GIVEN EXERCISE 1:
Repeat the passage on orbital and escape velocity word for word, starting at "However, I worked" and ending at "of the ellipse.".
GIVEN EXERCISE 2:
In the passage on orbital and escape velocity, how much faster than orbital velocity is escape velocity?
GIVEN EXERCISE 3:
Supply the next part of the passage on orbital and escape velocity, picking up after its final sentence.

DOCUMENT PASSAGE:
---

While thinking about escape velocity recently, I wondered why orbital velocity wasn’t the same as escape velocity. The intuition was: consider an object in a circular orbit around the Earth at speed v. If the object speeds up just a smidge, then its centrifugal force increases, which pulls it slightly further away from Earth, where gravity is weaker, so it goes even further away, etc. It seems like a positive feedback chain reaction, the object getting progressively further away from E. That would imply that orbital velocity equals escape velocity, because if you go even a smidge faster, you’ll eventually escape orbit.
However, I worked out the equations and escape velocity is not equal to orbital velocity, but it’s about 41% faster (actually, square root of 2 faster). Upon further thought, I realized my earlier intuition missed a key point: as the object moving slightly faster goes further from Earth, its trajectory flattens out. When its trajectory is a circle, the force of Earth’s gravity is perpendicular to its motion, so it does not affect the object’s speed. But when the object’s trajectory flattens out, it’s no longer a circle, so Earth’s gravitational pull is no longer perpendicular to its motion. Some small portion of Earth’s gravitational pull is slowing it down! Then, of course, pulls it forward speeding it up as it comes around the other side of the ellipse.

---

SUPPLIED MATERIAL:

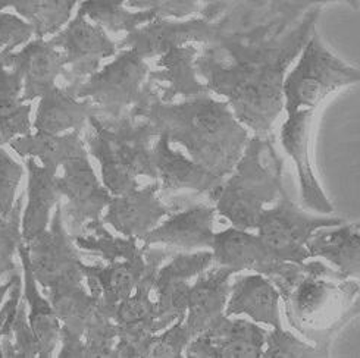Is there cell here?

---

EXPECTED OUTPUT 1:
However, I worked out the equations and escape velocity is not equal to orbital velocity, but it’s about 41% faster (actually, square root of 2 faster). Upon further thought, I realized my earlier intuition missed a key point: as the object moving slightly faster goes further from Earth, its trajectory flattens out. When its trajectory is a circle, the force of Earth’s gravity is perpendicular to its motion, so it does not affect the object’s speed. But when the object’s trajectory flattens out, it’s no longer a circle, so Earth’s gravitational pull is no longer perpendicular to its motion. Some small portion of Earth’s gravitational pull is slowing it down! Then, of course, pulls it forward speeding it up as it comes around the other side of the ellipse.

EXPECTED OUTPUT 2:
About 41% faster, or exactly the square root of 2 times faster.

EXPECTED OUTPUT 3:
So when the object speeds up a smidge, its orbit becomes elliptical. It has to go significantly faster than that to escape from Earth. In fact, about 41% faster since the difference is the square root of 2.
This also means orbits are stable: if the velocity changes a bit the shape of the orbit changes, but it stays in orbit. If escape velocity equaled orbital velocity, orbits would be unstable: the slightest bump would send it out into space or spiraling inward.
When the math contradicts intuition, it leads to re-thinking which can deepen one’s intuitive understanding.
Escape Velocity is commonly described as the minimum speed an object must reach to escape the Earth (or other celestial body) into space. But this definition is ambiguous and can be misleading.
You can escape the Earth at walking speed, if you could walk straight up; you don’t need anywhere near escape velocity. Imagine a rocket launch; in the first few seconds just as it starts to move, it’s going up at walking speed. Theoretically, it could throttle back the engines to maintain that slight upward speed all the way into space, so long as it didn’t run out of fuel or become unstable. A space elevator could also leave Earth at mundane speeds.
The key to this ambiguity is escape velocity applies to a free body, an object that is passively moving according to the laws of physics, having no thrust of its own. In other words, if a rocket achieves escape velocity, it could at that point turn off its engines and it would still escape the Earth. Intuitively it seems the higher the altitude, the slower the escape velocity. This turns out to be correct.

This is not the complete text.